Prince’s half-sister, Sharon Nelson, has accused Comerica Bank & Trust, the administration overseeing Prince’s estate, of mishandling the late singer’s finances. According to Billboard, Nelson and her siblings’ fight against Comerica has resulted in thousands of court filings and millions of dollars in legal fees. Nelson predicts that Prince’s estate will go bankrupt if the company is not stopped.

She said, "Prince’s estate will be bankrupt by the end of the year. Prince is not resting in peace while this is going on. He's very upset what these people have done to his estate. It's really sad."

Following Prince's death in 2016, Nelson and her siblings became the sole heirs of the estate, which is said to be valued between $100 million and $300 million. The family was forced to hire their own attorneys to defend their interests after 45 people claimed to be the heirs of Prince’s estate.

The family ended up having $3 million in legal fees and were not able to afford a new attorney.

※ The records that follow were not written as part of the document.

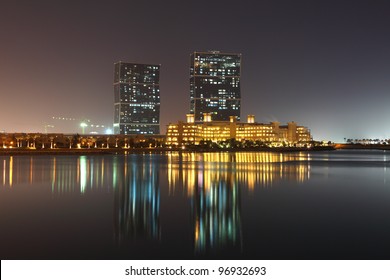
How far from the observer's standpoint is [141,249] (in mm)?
10828

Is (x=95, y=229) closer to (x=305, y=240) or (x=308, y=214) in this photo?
(x=305, y=240)

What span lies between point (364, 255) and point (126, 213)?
8.05 meters

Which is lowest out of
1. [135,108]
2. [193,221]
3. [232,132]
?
[193,221]

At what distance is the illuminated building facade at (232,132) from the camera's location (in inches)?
5969

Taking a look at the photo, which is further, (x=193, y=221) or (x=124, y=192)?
(x=124, y=192)

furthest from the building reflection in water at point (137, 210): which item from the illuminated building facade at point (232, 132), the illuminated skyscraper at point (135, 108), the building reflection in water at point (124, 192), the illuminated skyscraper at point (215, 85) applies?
the illuminated skyscraper at point (135, 108)

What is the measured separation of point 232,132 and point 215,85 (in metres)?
30.7

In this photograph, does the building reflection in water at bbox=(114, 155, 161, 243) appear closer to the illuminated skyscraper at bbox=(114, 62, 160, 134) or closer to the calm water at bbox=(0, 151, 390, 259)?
the calm water at bbox=(0, 151, 390, 259)

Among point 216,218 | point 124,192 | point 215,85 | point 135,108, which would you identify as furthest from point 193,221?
point 135,108

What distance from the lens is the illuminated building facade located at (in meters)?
152

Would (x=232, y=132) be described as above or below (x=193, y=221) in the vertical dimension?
above

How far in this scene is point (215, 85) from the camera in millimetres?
185750

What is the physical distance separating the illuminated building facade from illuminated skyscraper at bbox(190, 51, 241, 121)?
1619cm

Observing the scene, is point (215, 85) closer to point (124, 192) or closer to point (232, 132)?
point (232, 132)
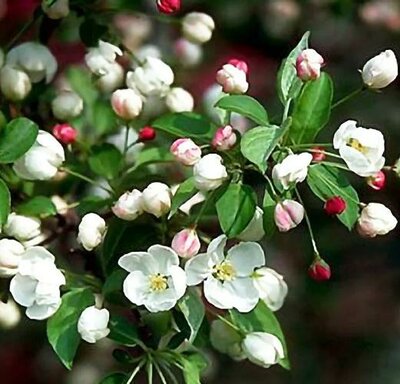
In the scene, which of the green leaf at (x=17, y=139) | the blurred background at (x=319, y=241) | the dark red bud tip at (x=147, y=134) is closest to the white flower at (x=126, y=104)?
the dark red bud tip at (x=147, y=134)

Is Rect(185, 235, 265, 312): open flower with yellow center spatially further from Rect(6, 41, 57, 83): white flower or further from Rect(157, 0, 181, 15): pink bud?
Rect(6, 41, 57, 83): white flower

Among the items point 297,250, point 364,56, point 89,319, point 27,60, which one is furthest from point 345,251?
point 89,319

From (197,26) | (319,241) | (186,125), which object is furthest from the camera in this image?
(319,241)

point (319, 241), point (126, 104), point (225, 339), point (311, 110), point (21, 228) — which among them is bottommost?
point (319, 241)

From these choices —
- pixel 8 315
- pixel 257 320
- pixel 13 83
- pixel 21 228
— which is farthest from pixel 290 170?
pixel 8 315

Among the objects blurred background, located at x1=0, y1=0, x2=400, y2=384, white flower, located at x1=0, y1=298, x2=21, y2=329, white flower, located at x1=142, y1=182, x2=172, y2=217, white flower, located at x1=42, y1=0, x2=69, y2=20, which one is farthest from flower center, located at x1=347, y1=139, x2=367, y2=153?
blurred background, located at x1=0, y1=0, x2=400, y2=384

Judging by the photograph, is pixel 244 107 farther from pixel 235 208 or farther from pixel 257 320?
pixel 257 320

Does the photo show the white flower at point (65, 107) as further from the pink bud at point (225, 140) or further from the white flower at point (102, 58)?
the pink bud at point (225, 140)
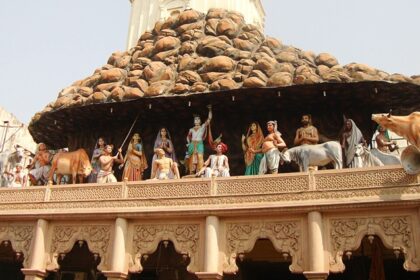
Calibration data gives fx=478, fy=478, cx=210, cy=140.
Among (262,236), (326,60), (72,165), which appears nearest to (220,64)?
(326,60)

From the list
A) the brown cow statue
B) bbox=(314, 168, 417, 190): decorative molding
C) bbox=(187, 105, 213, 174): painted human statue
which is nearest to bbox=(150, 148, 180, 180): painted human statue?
bbox=(187, 105, 213, 174): painted human statue

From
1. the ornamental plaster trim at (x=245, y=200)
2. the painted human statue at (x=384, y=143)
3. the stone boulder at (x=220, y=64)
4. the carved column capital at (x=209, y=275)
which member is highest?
the stone boulder at (x=220, y=64)

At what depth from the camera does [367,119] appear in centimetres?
1465

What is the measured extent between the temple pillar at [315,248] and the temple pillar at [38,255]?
6036mm

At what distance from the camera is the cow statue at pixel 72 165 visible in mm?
14156

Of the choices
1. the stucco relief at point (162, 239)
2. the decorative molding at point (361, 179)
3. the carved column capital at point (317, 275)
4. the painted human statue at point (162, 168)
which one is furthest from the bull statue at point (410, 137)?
the painted human statue at point (162, 168)

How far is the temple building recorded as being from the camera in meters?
9.59

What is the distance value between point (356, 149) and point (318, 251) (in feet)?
12.2

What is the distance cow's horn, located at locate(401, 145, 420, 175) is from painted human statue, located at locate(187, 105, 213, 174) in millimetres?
5656

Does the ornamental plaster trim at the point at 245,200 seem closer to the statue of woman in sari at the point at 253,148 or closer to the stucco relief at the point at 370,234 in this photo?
the stucco relief at the point at 370,234

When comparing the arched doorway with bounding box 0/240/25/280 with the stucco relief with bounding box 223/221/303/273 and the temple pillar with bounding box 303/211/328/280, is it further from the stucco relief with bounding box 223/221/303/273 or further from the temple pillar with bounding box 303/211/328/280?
the temple pillar with bounding box 303/211/328/280

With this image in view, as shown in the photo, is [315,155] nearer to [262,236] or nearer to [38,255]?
[262,236]

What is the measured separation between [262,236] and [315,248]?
1160mm

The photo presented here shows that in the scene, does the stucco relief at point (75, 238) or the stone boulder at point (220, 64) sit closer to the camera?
the stucco relief at point (75, 238)
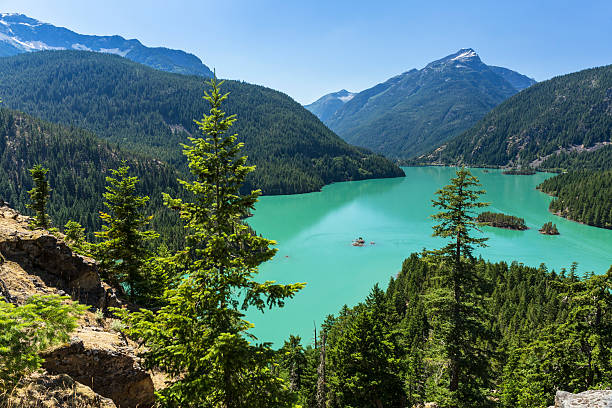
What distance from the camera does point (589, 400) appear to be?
8.52 m

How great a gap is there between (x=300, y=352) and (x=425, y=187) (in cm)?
14989

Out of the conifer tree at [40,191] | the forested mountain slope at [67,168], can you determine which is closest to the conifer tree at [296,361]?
the conifer tree at [40,191]

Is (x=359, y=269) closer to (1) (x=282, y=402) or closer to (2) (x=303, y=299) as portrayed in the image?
(2) (x=303, y=299)

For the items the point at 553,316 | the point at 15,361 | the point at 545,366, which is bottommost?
the point at 553,316

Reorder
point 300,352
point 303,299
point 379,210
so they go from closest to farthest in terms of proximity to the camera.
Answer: point 300,352 → point 303,299 → point 379,210

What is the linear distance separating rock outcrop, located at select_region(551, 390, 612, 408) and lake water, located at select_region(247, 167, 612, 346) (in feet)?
99.6

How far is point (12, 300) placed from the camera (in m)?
9.02

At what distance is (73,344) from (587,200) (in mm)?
136437

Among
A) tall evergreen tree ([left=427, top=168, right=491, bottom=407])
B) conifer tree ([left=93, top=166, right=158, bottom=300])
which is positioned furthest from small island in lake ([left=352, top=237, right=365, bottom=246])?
conifer tree ([left=93, top=166, right=158, bottom=300])

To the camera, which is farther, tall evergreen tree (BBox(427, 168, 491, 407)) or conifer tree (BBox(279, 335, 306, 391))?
conifer tree (BBox(279, 335, 306, 391))

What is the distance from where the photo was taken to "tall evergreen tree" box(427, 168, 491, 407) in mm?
14539

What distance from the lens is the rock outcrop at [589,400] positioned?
27.0 ft

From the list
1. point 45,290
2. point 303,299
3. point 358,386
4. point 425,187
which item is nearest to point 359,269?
point 303,299

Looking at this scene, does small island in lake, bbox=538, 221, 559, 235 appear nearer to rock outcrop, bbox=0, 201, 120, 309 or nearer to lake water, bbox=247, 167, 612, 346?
lake water, bbox=247, 167, 612, 346
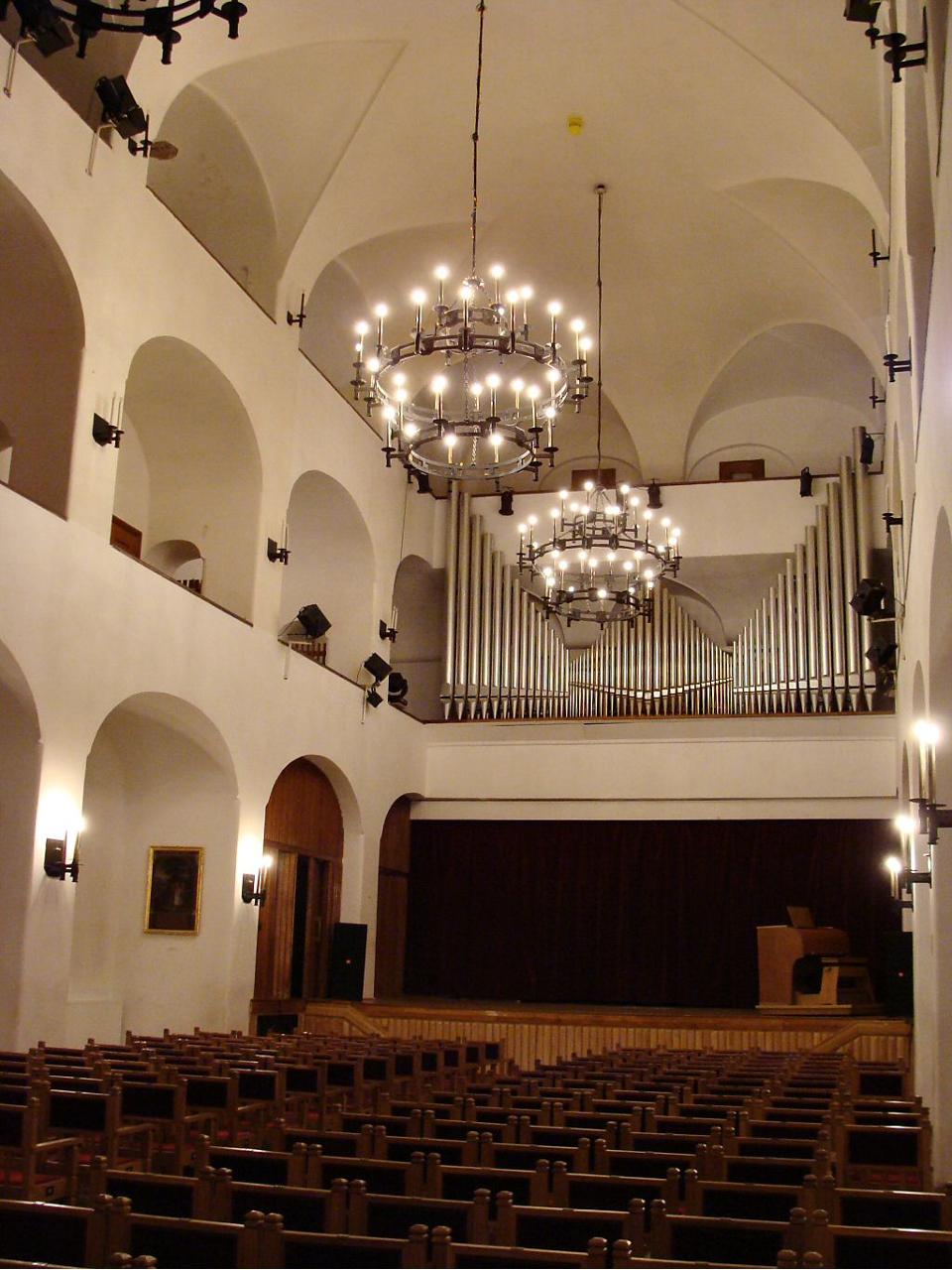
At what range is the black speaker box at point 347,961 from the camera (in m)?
16.3

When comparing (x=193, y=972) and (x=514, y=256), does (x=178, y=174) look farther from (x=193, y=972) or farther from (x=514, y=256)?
(x=193, y=972)

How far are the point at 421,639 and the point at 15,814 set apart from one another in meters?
11.8

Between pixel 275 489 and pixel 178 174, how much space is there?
3.89m

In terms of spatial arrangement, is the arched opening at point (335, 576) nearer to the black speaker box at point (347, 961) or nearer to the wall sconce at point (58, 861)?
the black speaker box at point (347, 961)

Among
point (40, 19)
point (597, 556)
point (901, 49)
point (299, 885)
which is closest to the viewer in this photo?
point (901, 49)

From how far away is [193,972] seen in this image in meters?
14.0

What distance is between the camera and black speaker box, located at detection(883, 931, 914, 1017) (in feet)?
50.3

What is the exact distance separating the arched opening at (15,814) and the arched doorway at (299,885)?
481 centimetres

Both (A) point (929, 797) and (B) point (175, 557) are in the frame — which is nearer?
(A) point (929, 797)

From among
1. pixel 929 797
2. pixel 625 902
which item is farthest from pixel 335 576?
pixel 929 797

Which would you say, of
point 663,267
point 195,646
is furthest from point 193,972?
point 663,267

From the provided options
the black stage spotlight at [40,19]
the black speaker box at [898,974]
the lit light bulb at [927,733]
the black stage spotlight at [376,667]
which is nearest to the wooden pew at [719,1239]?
the lit light bulb at [927,733]

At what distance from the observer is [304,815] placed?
54.7 ft

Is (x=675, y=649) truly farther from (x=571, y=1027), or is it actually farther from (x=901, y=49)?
(x=901, y=49)
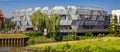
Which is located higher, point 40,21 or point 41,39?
point 40,21

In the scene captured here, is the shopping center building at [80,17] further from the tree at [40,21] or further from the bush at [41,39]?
the bush at [41,39]

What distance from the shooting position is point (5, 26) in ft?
566

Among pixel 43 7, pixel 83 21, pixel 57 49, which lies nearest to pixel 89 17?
pixel 83 21

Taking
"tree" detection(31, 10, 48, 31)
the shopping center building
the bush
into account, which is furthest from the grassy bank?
the shopping center building

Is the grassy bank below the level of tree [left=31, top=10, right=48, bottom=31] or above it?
below

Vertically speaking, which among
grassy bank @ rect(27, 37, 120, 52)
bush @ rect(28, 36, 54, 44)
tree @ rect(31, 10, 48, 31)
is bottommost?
bush @ rect(28, 36, 54, 44)

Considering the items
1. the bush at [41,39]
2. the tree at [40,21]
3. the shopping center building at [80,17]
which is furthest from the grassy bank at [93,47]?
the shopping center building at [80,17]

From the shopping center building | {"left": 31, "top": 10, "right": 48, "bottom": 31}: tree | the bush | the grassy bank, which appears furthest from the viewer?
the shopping center building

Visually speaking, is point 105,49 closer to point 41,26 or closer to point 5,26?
point 41,26

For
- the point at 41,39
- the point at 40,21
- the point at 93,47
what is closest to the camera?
the point at 93,47

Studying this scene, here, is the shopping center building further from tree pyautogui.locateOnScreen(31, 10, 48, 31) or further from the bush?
the bush

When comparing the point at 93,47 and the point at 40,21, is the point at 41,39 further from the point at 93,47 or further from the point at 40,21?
the point at 93,47

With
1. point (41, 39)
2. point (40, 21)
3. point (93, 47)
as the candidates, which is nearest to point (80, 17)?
point (40, 21)

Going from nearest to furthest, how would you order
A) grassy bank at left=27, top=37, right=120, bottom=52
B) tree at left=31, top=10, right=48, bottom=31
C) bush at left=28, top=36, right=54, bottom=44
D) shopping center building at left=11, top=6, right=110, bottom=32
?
grassy bank at left=27, top=37, right=120, bottom=52 < bush at left=28, top=36, right=54, bottom=44 < tree at left=31, top=10, right=48, bottom=31 < shopping center building at left=11, top=6, right=110, bottom=32
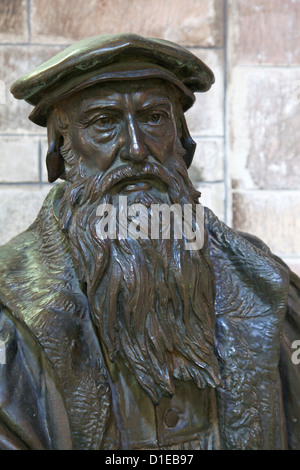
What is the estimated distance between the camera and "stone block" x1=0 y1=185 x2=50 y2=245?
9.54 feet

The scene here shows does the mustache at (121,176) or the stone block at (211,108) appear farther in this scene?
the stone block at (211,108)

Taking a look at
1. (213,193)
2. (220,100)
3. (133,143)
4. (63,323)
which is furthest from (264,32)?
(63,323)

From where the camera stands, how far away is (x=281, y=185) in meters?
2.94

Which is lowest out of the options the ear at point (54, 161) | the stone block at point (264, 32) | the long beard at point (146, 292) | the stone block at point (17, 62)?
the long beard at point (146, 292)

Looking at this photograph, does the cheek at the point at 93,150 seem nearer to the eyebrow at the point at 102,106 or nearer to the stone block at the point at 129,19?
the eyebrow at the point at 102,106

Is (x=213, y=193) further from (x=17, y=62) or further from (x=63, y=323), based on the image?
(x=63, y=323)

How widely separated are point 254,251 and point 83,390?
0.57 meters

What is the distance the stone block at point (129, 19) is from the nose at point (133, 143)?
132cm

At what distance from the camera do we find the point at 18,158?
9.50 ft

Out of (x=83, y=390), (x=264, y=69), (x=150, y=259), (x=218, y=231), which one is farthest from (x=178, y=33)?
(x=83, y=390)

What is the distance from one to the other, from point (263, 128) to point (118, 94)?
1394 millimetres

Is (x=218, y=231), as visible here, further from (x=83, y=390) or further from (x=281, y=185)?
(x=281, y=185)

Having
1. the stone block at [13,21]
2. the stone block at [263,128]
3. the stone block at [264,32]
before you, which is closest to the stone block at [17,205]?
the stone block at [13,21]

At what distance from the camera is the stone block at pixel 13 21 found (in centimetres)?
282
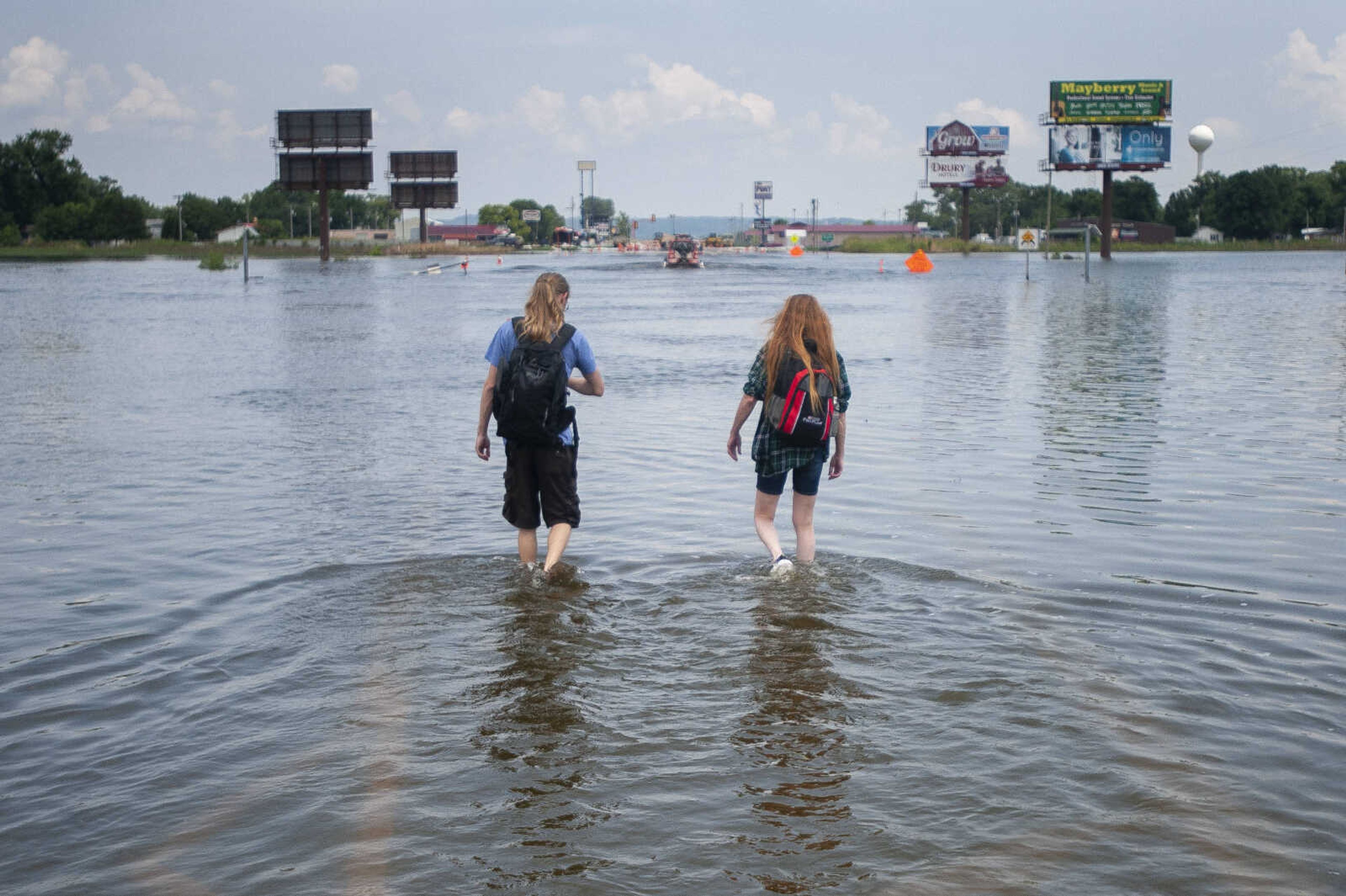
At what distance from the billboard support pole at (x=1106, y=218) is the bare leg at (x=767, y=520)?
105m

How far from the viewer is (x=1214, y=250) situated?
148m

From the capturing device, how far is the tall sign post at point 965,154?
140125 mm

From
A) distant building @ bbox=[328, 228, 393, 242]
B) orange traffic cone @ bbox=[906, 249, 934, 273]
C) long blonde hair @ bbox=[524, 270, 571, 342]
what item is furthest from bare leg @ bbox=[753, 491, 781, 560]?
distant building @ bbox=[328, 228, 393, 242]

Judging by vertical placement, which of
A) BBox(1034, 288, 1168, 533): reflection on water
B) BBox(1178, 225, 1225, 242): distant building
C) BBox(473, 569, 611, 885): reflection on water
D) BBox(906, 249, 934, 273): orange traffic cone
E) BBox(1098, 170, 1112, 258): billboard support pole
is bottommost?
BBox(473, 569, 611, 885): reflection on water

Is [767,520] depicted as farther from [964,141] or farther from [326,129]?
[964,141]

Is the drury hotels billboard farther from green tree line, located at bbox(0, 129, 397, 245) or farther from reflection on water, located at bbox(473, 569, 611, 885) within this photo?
reflection on water, located at bbox(473, 569, 611, 885)

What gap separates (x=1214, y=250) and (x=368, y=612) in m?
155

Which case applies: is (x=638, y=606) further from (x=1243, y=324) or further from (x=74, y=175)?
(x=74, y=175)

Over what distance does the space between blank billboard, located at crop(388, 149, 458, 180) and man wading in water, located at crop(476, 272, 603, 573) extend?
127 metres

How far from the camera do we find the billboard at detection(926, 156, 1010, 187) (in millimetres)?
140750

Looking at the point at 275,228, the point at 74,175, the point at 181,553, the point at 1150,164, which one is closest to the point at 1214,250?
the point at 1150,164

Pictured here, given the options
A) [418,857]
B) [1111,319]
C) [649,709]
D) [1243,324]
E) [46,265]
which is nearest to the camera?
[418,857]

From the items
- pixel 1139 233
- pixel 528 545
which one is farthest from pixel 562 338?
pixel 1139 233

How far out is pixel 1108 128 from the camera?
11019 centimetres
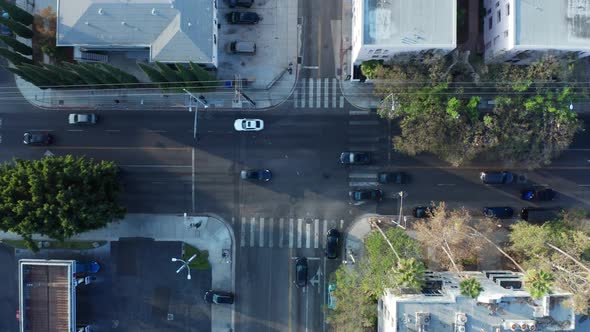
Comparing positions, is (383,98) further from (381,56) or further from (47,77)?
(47,77)

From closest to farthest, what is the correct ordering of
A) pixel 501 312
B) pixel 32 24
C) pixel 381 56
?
1. pixel 501 312
2. pixel 381 56
3. pixel 32 24

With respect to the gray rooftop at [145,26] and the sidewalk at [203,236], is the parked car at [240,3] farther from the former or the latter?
the sidewalk at [203,236]

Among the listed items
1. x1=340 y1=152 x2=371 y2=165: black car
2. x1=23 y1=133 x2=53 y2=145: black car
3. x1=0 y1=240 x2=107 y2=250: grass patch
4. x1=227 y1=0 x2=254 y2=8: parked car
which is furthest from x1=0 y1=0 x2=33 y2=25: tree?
x1=340 y1=152 x2=371 y2=165: black car

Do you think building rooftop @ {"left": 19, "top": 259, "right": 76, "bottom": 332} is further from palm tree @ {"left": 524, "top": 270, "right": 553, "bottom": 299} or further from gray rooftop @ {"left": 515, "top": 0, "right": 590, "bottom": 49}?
gray rooftop @ {"left": 515, "top": 0, "right": 590, "bottom": 49}

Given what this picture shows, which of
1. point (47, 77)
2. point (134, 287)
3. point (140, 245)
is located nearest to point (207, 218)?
point (140, 245)

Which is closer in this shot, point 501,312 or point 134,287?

The siblings were rewarded $100,000 each after Prince’s 2016 tribute concert, but they have not received money from Comerica, although the bank continued to receive $125,000 a month for administering the estate.

Nelson also told Billboard that the bank has been making poor financial decisions, such as paying $90,000 a month to store the singer’s unreleased music in a vault in Los Angeles. There are reportedly more than 2,700 court filings that support Nelson and her family’s complaints about Comerica.

In October 2017, Nelson and two other heirs filed to permanently remove Comerica from the estate. Months later, in December 2017, a judge denied their petition, saying that it would not be in the best interest of the estate. Comerica, however, has denied the allegations against them.

Comerica has released a statement, saying, "The estate of Prince Rogers Nelson is a court-supervised estate, which places strict reporting and judicial oversight requirements on Comerica as the Personal Representative. Comerica has complied with all legal and ethical requirements during its administration of the estate. Comerica’s fees and those of the estate’s attorneys are filed with and approved by the Court every four months with complete transparency to the heirs. The attorneys’ fees paid by the estate have been court-approved as reasonable and necessary for the benefit of the estate."

Prince’s siblings have asked a judge to permanently limit Comerica’s power as the estate’s representative. A hearing has been set for May 20th.